Söylenti’deki son Ulysses yazısına ulaştık 6 haftada – tembellik günlerim-  ne yazmışım bakalım: “Çok uzun bir ara verdik ölümden önce. Daha değil ama, henüz ölmeyeceğiz. Sadece yakın bir arkadaşımızın, Dignam’ın cenazesine katılacağız bugün. Verdiğim ara için kusura bakmayın- bitireceğiz ama kitabı emin olun.” Orada olmasa da burada devam ediyorum Ulysses’e ve emin olun ölmeden bitireceğim 🙂

Odysseus’a döndüğümüzde olaylrın biraz karıştığını görüyoruz.11.kitaba kadar geliyoruz bu bölümde. Hatırlarsınız, Nilüfer Yiyicilerden kurtulmuştu Odysseus 9. kitapta. Kiklopslardan da kurtulup rüzgarlar kralı Aelous’un ülkesine gidiyorlar 10. kitapta kahramanlarımız. Birtakım olaylar ve felaketlerden sonra Aeaea’ya ulaşıp güzel cadı-tanrıça Kirke’nin yanında bir yıl kadar kalıyor Odysseus. Ithaca’ya dönmek için Kirke’nin tavsiyesi üzerine yeraltı ülkesine inen Odysseus, burada geçen 11. kitap boyunca birçok eski tanıdığa rastlıyor. Burada kör peygamber Teiresisa ile de görüşen Odysseus yurduna dönüşünü engelleyenin Poseidon olduğunu (Hep Poseidon olur zaten:) ve yolculuğunun bundan sonra daha zorlu olacağını öğreniyor. Annesini, Agammemnon’u, Akhilleus’u, Aias’ı, Sisypphos’u ve Herakles’i de gören Odysseus sonunda Kirke’nin adasına dönmeyi başarıyor. Detaylar için ilgili bölümlere bakabilirsiniz. Sıkılmazsınız, emin olun.

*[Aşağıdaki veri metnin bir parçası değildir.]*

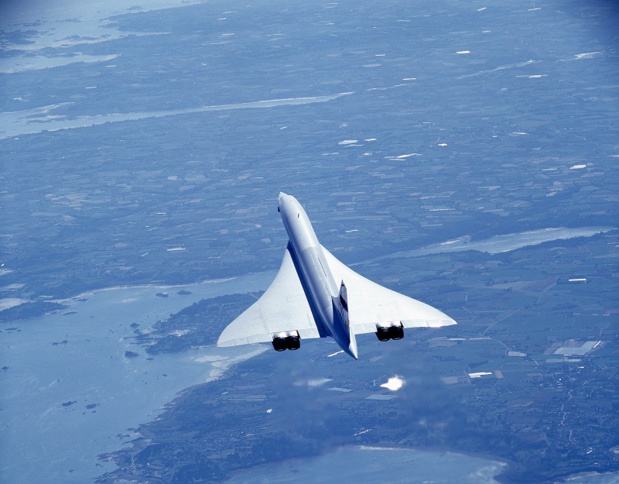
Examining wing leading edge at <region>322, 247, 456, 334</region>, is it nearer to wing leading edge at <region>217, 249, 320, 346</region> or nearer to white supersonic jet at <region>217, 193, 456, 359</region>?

Günümüzdeki birçok yapıtta Odysseus’a gönderme var zaten.

Linati ve Gilbert şemaları:

Zaman: Sabah 11:00

Sahne: Glasnevin Mezarlığı (Ve Sandymouth’dan mezarlığa gidiş yolu)

Organ: Kalp

Sanat: Din

Renk: Siyah-Beyaz

Simge:Mezarlık Görevlisi – Mezarlık, kutsal kalp, geçmiş, bilinmeyen adam, bilinçsizlik, kalp rahatsızlığı, kalp kırıklığı,kalıntılar

Teknik:Diyalog, Anlatım – Incubism (Yine Joyce’dan çıkan bir kelime-Incubus’dan gelme- karabasancılık gibi bir anlamı var)  

Anlam: Yokluğa iniş

Şemalar da başlarda soru işareti yaratıyor kafada, evet. Ama bölümde ilerledikçe bağlantı kurabiliyorsunuz. 

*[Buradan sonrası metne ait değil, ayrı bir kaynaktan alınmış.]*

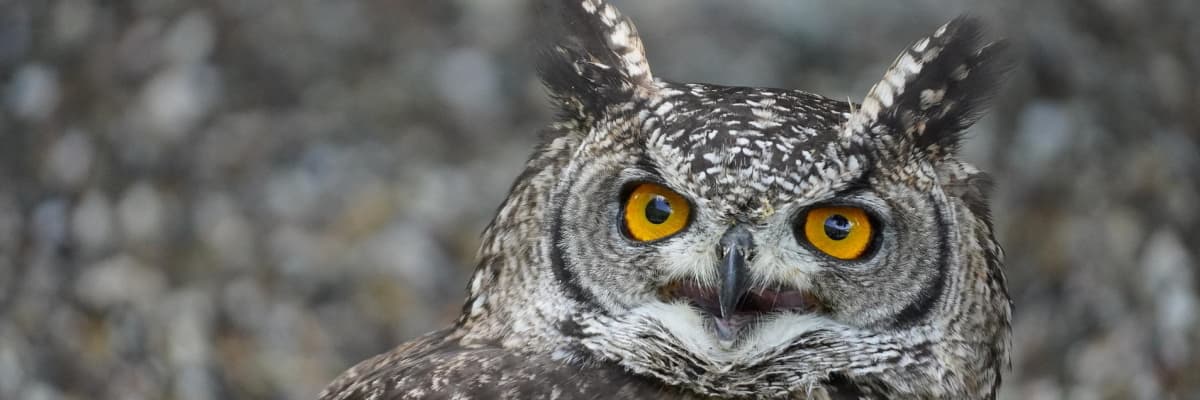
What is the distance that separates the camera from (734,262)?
1.73 meters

Altıncı bölümün başında cenaze konvoyumuz Sandymouth’daki cenaze evinden hareket ediyor. Bizim arabamızda dört kişi var. Martin Cunningham, Jack Power, Simon Dedalus (Stephen’ın babası) ve tabii ki Leopold Bloom. Nasıl bir önceki bölümde Bloom’la beraber Dublin’i gezmeye başlamışsak, ölüye son saygıyı gösterme amaçlı bu yolculukta da mezarlığa kadar olan güzergahı tanıyoruz biraz. Herhalde kitap bitene kadar Dublin’in yerlisi gibi olacağız.  

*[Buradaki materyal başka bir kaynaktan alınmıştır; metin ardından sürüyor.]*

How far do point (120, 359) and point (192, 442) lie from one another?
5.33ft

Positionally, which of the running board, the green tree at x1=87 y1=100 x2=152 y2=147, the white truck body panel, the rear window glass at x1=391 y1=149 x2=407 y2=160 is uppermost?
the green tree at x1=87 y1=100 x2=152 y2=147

Yolculuk sırasında neler var bakalım: Stephen’ı görüyoruz en başta- babasının Muligan’ı onaylamadığını anlıyoruz bu arada. Oğullardan Bloom da Rudy ile bağlantı kuruyor, yaşasaydı ne olurdu diye. Molly’nin menejeri- muhtemel sevgilisi -Boylan var Bloom’un kaçındığı, tefeci Reuben J. Dodd var (oğlunun ve onu kurtaran kayıkçının hikayesini öğreniyoruz burada da) Arada Digham’ın kalpten öldüğünü, Katolik dünyasından günahlarını itiraf edemeden gittiği için kalp krizinin oldukça kötü bir ölüm olduğunu ve Bloom’un babasının intihar ettiğini öğreniyoruz. Daha başka bir çok şey öğreniyoruz ama bölüm kısa değil, hepsini yazsam bitmez bu parça. Yolculuk boyunca diyaloglar (daha çok günlük konuşmada geyik muhabbeti diye tabir edilen) ve Bloom’un zihni beraber hareket ediyor. Bloom bu yolculuk esnasında diğerlerine göre biraz geri planda kalıyor. Kararkteri yavaş yavaş oturuyor kahramanımızın.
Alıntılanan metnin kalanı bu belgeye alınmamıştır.